Because of the need for a level playing field for all investors. If Barclays paid a £322m sweetener in relation to the first cash call, that might not seem like much compared to the wider deal, but it means that they weren’t honestly disclosing the real price paid by Qatar for their stock: they were artificially bumping it up a bit to prop up Barclays’ share price in the wider market. The same goes for “financial assistance”: if a bank lends money to a cornerstone investor as the same time as a fundraising it raises the suspicion that, again, the deal is artificially propping up the share price, as in the Guinness share-trading fraud in the 1980s. Both these things are illegal under the Companies Act 1985.
Do the charges seem fair?
That’s one of the intriguing aspects of this case. Even if the allegations are true – which remains to be decided – there is a certain irony that a British bank that successfully fought to remain fully independent – and to avoid the need for the UK government to risk taxpayers’ cash – is the only one to face charges over the financial crisis. In particular, many in the City are astonished to see John Varley, a banker of the old school known for his decency and impeccable good manners, accused of any wrongdoing at all. Varley was seen by fellow bankers as “a last standard-bearer of rectitude, courtesy and human concern in a City that was changing for the worse”, says The Spectator’s Martin Vander Weyer, an ex-Barclays employee.

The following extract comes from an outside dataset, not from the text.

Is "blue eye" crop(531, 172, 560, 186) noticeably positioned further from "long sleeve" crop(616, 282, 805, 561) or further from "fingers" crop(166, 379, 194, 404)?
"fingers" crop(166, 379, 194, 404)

So is the case a waste of time?
Plenty in the City would argue that it is. The second half of 2008 was a time of market panic, the global banking system was teetering and unusual things happened. Credit Suisse did a similar deal with Qatar (lending it money at the same time as it invested) which was permitted by Swiss regulators. Barclays avoided part-nationalisation, leaving it better placed to support the UK economy in the post-crisis years. That’s one side of the argument at any rate.
How about the other side?
Critics says that the SFO wouldn’t be doing its job if it didn’t follow the evidence where it led. This is not a matter of taking a view or making a judgment call. If the SFO thinks it has sufficient evidence to support criminal charges it is duty-bound to bring the case to court. The clear rule of law is one of the things that makes the UK attractive to investors. “Any other course would encourage the idea that banks and bankers can play by different rules from the rest of us,” says Nils Pratley in The Guardian.
A victimless crime?
When the four Barclays men appeared at Westminster Magistrates’ Court for an initial hearing last month, a “crucial party” was absent, says Bill Jamieson in The Scotsman: the victim of the alleged crime. And that’s because there isn’t one. Qatar didn’t suffer: it made a decent profit on its investment and retains a 6% stake in the bank. Nor did the UK government or taxpayer: we were spared the “serious escalation” of the crisis and public debt obligations that a Barclays bailout would have involved. Barclays customers benefited from the continued confidence that the deal brought. And Barclays investors? Though the Qatari deal was costly, a government rescue could easily have involved a “colossal dilution” of existing shares. That, along with massive collateral damage to investor and depositor confidence in the wider UK banking sector, was avoided by Barclays’ swift action. A crime? That’s up to the court. Victimless? Arguably so.